- _GIVEN REQUEST_: Copy the lines of the items below word for word, starting at the line that contains "In the photo captured" and stopping after the line that contains "255 centimetres".
--------------------------------------------------
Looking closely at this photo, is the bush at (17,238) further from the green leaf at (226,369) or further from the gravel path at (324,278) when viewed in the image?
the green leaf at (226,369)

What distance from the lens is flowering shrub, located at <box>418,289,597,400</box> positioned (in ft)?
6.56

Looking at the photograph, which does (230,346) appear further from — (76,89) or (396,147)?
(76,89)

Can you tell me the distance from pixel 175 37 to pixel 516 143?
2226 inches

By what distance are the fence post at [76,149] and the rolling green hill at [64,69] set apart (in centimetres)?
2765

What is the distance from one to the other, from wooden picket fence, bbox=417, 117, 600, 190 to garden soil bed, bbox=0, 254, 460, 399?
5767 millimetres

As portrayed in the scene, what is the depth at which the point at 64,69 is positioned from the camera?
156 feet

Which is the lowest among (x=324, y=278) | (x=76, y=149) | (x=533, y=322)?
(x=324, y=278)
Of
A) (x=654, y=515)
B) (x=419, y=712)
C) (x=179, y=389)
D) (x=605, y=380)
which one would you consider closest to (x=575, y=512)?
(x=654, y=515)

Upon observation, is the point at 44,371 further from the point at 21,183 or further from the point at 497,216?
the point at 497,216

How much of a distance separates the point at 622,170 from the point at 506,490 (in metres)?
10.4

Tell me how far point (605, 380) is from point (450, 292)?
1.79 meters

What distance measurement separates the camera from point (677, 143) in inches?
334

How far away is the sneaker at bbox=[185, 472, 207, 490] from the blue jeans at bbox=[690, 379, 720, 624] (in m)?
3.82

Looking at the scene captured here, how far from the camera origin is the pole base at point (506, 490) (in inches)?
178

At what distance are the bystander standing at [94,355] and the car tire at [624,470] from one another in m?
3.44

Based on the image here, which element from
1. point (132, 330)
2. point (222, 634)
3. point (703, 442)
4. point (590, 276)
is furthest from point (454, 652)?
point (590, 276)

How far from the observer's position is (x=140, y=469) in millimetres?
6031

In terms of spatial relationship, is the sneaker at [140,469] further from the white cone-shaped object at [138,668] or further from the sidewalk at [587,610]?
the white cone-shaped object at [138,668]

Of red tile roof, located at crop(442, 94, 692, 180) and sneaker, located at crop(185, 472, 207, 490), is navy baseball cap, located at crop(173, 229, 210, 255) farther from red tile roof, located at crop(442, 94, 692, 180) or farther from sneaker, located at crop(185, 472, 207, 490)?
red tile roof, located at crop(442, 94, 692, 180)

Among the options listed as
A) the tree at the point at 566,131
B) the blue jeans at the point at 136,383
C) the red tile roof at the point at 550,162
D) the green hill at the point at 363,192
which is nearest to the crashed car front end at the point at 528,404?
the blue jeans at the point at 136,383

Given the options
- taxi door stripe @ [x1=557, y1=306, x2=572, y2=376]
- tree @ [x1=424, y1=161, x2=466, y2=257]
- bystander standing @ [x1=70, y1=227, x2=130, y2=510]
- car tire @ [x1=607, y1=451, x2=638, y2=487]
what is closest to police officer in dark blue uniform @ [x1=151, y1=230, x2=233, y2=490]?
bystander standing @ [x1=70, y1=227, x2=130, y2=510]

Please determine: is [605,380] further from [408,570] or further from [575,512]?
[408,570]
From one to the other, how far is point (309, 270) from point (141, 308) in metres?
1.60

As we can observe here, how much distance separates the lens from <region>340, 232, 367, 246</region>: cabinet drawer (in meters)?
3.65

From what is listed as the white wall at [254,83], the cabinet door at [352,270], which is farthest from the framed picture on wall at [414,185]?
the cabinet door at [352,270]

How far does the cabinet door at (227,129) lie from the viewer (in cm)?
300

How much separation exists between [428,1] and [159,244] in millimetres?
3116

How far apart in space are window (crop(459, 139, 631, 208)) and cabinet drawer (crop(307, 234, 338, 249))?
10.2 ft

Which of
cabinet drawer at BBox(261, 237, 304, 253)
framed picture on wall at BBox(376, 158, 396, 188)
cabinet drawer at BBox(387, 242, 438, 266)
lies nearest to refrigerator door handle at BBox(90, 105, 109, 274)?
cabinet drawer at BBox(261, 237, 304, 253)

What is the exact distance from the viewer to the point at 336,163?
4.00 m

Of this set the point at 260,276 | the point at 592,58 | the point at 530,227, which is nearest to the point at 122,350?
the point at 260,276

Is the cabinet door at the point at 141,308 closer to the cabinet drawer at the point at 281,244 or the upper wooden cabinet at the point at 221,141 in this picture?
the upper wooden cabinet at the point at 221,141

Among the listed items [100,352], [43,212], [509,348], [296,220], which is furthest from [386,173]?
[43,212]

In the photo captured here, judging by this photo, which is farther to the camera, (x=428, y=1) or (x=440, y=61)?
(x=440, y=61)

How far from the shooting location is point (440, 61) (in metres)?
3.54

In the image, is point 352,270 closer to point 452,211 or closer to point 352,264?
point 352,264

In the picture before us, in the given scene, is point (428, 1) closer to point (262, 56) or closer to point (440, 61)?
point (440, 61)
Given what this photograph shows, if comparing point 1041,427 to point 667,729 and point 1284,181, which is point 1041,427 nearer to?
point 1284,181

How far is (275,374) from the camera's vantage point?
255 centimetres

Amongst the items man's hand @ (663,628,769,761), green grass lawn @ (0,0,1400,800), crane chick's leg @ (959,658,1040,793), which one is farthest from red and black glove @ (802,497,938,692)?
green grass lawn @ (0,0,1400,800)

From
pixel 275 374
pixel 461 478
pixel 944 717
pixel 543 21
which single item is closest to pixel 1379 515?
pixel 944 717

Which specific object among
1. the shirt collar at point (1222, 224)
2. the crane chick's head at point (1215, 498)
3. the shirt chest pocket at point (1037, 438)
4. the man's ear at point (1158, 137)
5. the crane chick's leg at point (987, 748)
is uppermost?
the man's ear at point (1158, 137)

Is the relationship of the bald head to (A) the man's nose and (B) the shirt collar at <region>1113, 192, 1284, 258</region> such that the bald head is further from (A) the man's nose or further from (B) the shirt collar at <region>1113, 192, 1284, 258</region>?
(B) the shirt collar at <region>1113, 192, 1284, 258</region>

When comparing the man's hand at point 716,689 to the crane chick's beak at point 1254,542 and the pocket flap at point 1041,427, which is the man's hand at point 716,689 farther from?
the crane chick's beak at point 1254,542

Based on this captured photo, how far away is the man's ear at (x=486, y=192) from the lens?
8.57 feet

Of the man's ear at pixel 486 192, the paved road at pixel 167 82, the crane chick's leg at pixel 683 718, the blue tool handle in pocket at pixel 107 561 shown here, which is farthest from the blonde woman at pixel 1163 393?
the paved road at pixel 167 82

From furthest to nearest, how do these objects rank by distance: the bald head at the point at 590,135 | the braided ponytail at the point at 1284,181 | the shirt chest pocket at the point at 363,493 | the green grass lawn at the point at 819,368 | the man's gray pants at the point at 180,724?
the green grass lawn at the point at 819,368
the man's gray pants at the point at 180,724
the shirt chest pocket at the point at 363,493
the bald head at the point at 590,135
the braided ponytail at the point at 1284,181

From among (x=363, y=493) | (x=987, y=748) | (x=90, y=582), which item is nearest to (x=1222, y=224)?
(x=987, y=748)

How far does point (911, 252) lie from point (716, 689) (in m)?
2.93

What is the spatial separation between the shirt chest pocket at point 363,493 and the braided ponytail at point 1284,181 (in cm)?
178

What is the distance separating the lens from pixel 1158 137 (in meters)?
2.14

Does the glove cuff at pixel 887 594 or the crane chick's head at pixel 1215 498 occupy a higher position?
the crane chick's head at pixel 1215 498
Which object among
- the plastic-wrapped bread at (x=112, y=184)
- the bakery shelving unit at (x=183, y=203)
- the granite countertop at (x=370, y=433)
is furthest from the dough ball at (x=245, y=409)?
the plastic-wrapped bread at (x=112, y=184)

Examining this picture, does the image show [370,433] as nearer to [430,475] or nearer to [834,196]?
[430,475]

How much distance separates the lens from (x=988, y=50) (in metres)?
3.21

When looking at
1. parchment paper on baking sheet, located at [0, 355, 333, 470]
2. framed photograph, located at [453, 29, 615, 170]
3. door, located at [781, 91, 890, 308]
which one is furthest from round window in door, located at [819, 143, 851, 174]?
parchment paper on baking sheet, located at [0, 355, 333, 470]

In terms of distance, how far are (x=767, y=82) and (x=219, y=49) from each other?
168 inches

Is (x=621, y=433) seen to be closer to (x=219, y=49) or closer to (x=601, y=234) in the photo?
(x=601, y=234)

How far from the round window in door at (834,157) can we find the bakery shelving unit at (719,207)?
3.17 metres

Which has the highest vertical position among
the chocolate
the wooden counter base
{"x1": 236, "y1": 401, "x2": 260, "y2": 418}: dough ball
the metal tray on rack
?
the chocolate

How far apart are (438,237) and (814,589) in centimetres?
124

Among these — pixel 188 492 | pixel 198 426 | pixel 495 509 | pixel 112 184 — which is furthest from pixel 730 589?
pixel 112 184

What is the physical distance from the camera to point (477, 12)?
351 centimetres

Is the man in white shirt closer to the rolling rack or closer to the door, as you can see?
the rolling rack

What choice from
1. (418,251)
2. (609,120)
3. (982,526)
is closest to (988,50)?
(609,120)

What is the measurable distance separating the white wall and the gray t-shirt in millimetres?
--------------------------------------------------
- _SOLUTION_:
In the photo captured here, judging by this photo, which is farther to the camera, (x=428, y=1) or (x=440, y=61)?
(x=440, y=61)

How far from the shooting location is point (440, 61) (in metres)?
3.54

In the image, is point 352,270 closer to point 452,211 or closer to point 352,264?
point 352,264

In the picture before us, in the given scene, is point (428, 1) closer to point (262, 56) or closer to point (440, 61)?
point (440, 61)
Given what this photograph shows, if comparing point 1041,427 to point 667,729 and point 1284,181, which is point 1041,427 nearer to?
point 1284,181

How far is (275,374) from the camera's vantage point?
255 centimetres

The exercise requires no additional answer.